==== Extrait choisi

Un vieux soldat retraité de l'armée de Franco prend le gamin en affection et lui donne son nom. Il l'inscrit à l'école laïque et encadre ses premières années. Lorsque le petit garçon trouve enfin la vérité sur le secret de sa naissance et tente de se laisser mourir, « Sargento » fait tout pour lui rendre le goût de vivre...
La première partie de la saga d'Amarouche, l'histoire de son enfance et de son adolescence, compte plus de trois cents pages. Au premier abord, l'écriture d'Issa Aït Belize semble lourde, inutilement métaphorique, voire ampoulée. On a l'impression que l'écrivain travaille « au dictionnaire » pour donner à son texte l'épaisseur des mots compliqués. Si on dépasse l'entrée en matière un peu laborieuse, on se laisse cependant prendre par une écriture qui, vraisemblablement, est marquée par la culture berbère. Le héros ne reproche-t-il pas à sa mère de lui parler « un langage d'adulte, rehaussé de métaphores colorées que le berbère distille indéfiniment, atavisme d'une langue têtue qui persistait en dépit de tout dans sa floraison ». Mise en abyme : oserons-nous formuler à notre tour semblable reproche à l'écrivain ?

========
==== Données enregistrées

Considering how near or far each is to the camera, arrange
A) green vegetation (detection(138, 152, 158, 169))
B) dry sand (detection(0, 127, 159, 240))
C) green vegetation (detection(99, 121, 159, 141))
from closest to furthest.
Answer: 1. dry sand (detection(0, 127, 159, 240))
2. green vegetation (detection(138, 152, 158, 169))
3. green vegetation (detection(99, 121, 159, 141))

========

» **Consigne**: Recopiez fidèlement le passage de l'extrait sur la saga d'Amarouche qui commence à « Un vieux soldat » et se termine à « goût de vivre... ».

» **Corrigé**:
Un vieux soldat retraité de l'armée de Franco prend le gamin en affection et lui donne son nom. Il l'inscrit à l'école laïque et encadre ses premières années. Lorsque le petit garçon trouve enfin la vérité sur le secret de sa naissance et tente de se laisser mourir, « Sargento » fait tout pour lui rendre le goût de vivre...